Bundeswehr-Institut: Comeback der Wehrpflicht geht nicht über Nacht
Der Staatsrechtler Christian Richter vom Bundeswehr-Forschungsinstitut German Institute for Defence and Strategic Studies (GIDS) hält eine Wiedereinführung der Wehrpflicht noch in diesem Jahr nur teilweise für machbar. Richter sagte MDR AKTUELL, die Wiedereinsetzung der Wehrpflicht könne nicht über Nacht erfolgen. Schweden etwa habe dafür fast ein Jahr gebraucht. Richter meint: "Eine gewisse Anzahl, ich nenne jetzt mal 10.000 bis 20.000, die können sicherlich auch jetzt schon einberufen werden, dafür haben wir auch die Kasernen und die Infrastruktur.

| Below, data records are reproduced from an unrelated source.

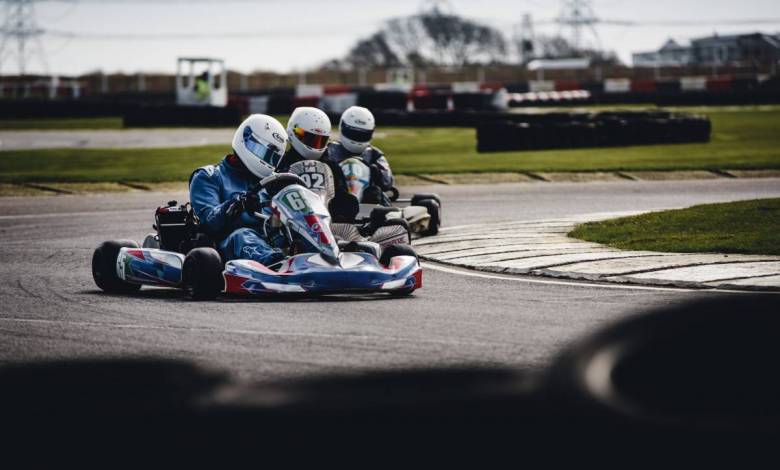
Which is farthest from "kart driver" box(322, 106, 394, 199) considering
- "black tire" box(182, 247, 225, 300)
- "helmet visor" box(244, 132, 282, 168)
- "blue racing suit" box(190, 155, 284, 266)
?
"black tire" box(182, 247, 225, 300)

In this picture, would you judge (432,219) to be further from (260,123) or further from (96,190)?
(96,190)

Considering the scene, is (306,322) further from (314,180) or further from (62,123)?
(62,123)

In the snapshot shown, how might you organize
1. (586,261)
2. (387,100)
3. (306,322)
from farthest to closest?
(387,100) → (586,261) → (306,322)

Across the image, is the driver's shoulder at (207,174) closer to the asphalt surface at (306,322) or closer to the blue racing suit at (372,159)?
the asphalt surface at (306,322)

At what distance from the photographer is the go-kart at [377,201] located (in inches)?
395

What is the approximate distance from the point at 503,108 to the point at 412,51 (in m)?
63.8

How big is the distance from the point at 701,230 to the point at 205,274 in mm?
4269

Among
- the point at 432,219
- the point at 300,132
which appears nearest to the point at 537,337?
the point at 300,132

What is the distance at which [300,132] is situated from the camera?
8406 mm

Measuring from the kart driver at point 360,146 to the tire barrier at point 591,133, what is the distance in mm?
11444

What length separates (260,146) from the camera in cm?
755

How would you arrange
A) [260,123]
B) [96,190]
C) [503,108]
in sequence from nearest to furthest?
[260,123] < [96,190] < [503,108]

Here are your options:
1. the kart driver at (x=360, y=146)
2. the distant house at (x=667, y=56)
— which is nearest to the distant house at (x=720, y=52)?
the distant house at (x=667, y=56)

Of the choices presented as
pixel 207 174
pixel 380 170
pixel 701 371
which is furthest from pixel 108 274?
pixel 701 371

Geht man aber höher, auf höhere Zahlen, dann wird es sicherlich zusätzliche Kasernengebäude und auch entsprechende Musterungsprozesse und Musterungsbehörden wieder erfordern."
Richter betonte, es sei aber wichtig, die Entscheidung über eine Wiedereinsetzung der Wehrpflicht so bald wie möglich zu treffen. Deutschland und Europa müssten ihre Verteidigungsfähigkeit selbst in die Hand nehmen. Dazu gehöre neben Material und Waffen auch Personal. Darum müsse man sich jetzt kümmern.
Die Wehrpflicht auch auf Frauen zu erweitern, sieht Richter problematisch: "Das ist derzeit mit unserer Verfassung nicht machbar." Um auch Frauen einzuberufen, müsse das Grundgesetz geändert werden. Dafür fehle derzeit die nötige Zweidrittel-Mehrheit.
Ablehnende Haltung im Verteidigungsministerium
Verteidigungsminister Pistorius lehnte Unionsforderungen nach einer schnellen Wiedereinführung der Wehrpflicht ab. Die Bundeswehr habe gar keine Kasernen, um alle Wehrpflichtigen eines Jahrganges tatsächlich einziehen zu können, sagte der SPD-Politiker in den ARD-"Tagesthemen". Wichtiger sei, denjenigen eine Perspektive zu geben, die zur Bundeswehr wollten und diese Menschen zu erfassen. "Ein Schnellschuss à la 'Wir führen die Wehrpflicht, wie wir sie früher kannten, wieder ein', ist nicht wirklich hilfreich", sagte Pistorius.
Der Minister hatte in der abgelaufenen Legislaturperiode einen Gesetzentwurf für ein neues Wehrdienstmodell vorgelegt. Verpflichtend wäre demnach gewesen, dass junge Männer Auskunft über ihre Bereitschaft und Fähigkeit zum Militärdienst hätten geben müssen. Der betreffende Gesetzentwurf wurde wegen des Bruchs der Ampel-Koalition dann aber nicht mehr weiter beraten.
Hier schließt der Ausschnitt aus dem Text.